Try it: Without any of their pictures, return all of the records exactly.

Information shown:

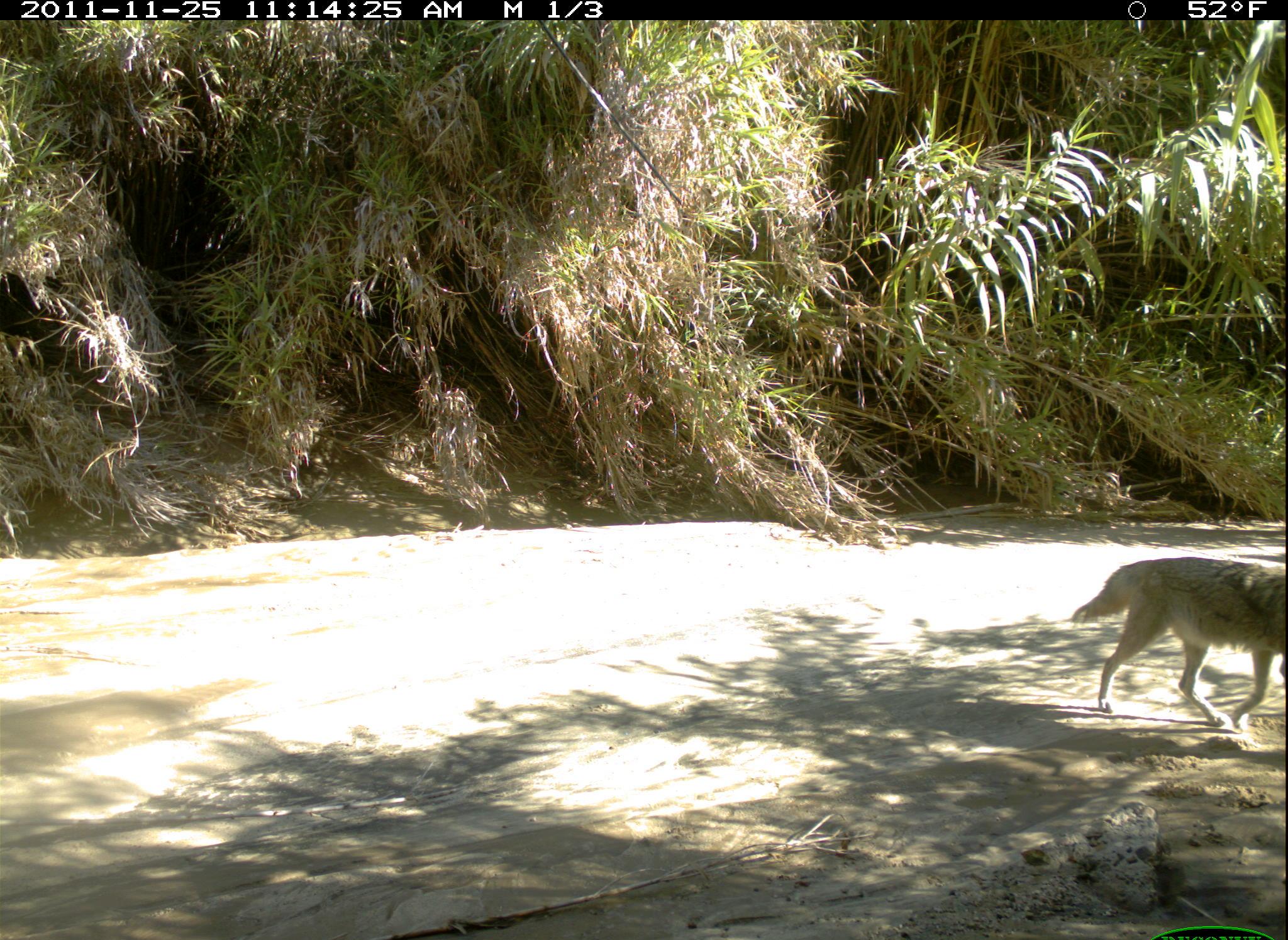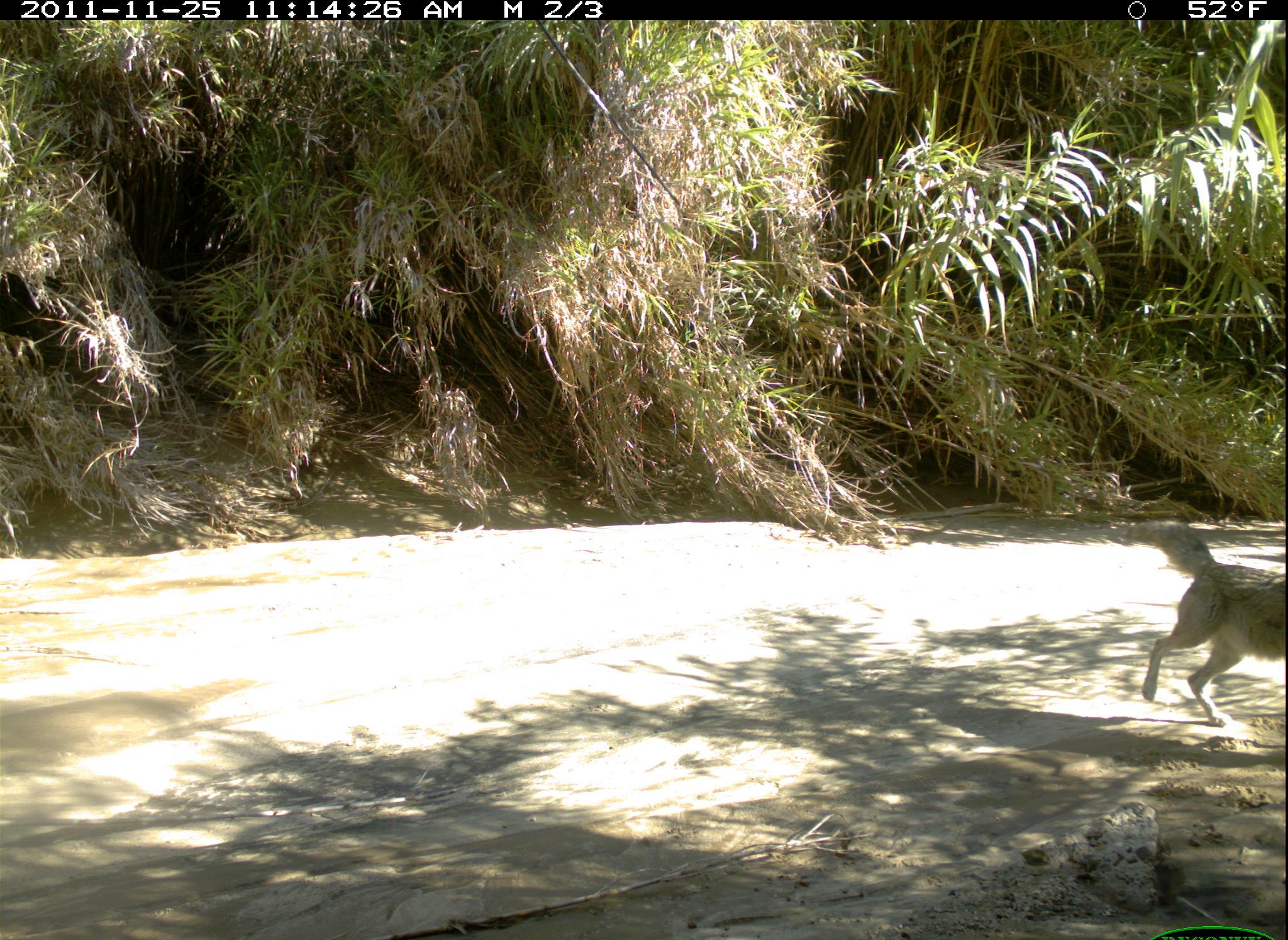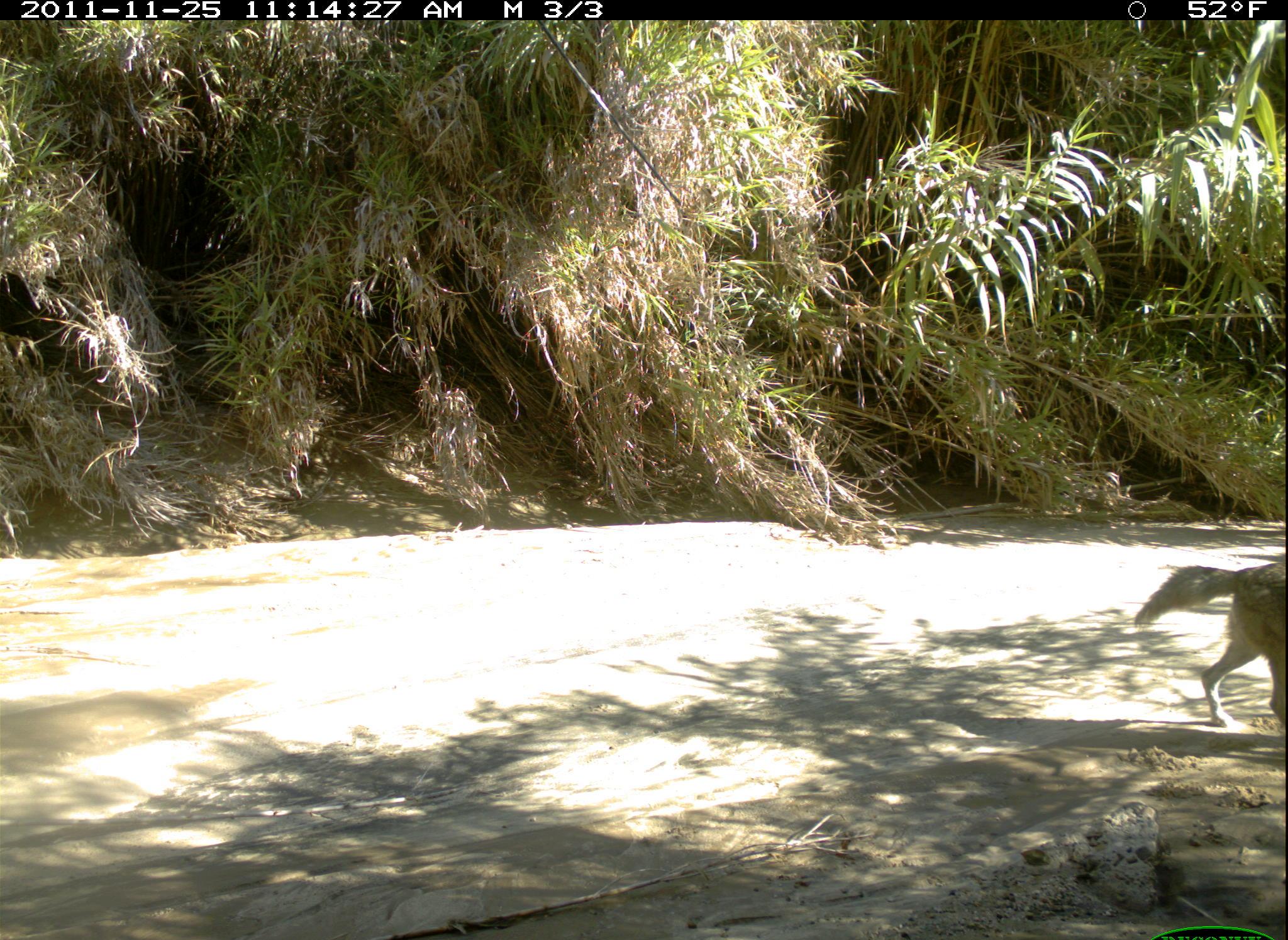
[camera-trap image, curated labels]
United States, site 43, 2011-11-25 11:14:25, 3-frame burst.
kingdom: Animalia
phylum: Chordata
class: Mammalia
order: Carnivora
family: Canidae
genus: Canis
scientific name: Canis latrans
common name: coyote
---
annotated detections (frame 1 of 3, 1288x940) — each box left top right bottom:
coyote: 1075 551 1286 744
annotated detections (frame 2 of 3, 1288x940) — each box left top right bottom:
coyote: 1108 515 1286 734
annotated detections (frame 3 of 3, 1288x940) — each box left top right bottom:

Answer to the exercise:
[camera-trap image, curated labels]
United States, site 43, 2011-11-25 11:14:25, 3-frame burst.
kingdom: Animalia
phylum: Chordata
class: Mammalia
order: Carnivora
family: Canidae
genus: Canis
scientific name: Canis latrans
common name: coyote
---
annotated detections (frame 1 of 3, 1288x940) — each box left top right bottom:
coyote: 1075 551 1286 744
annotated detections (frame 2 of 3, 1288x940) — each box left top right bottom:
coyote: 1108 515 1286 734
annotated detections (frame 3 of 3, 1288x940) — each box left top right bottom:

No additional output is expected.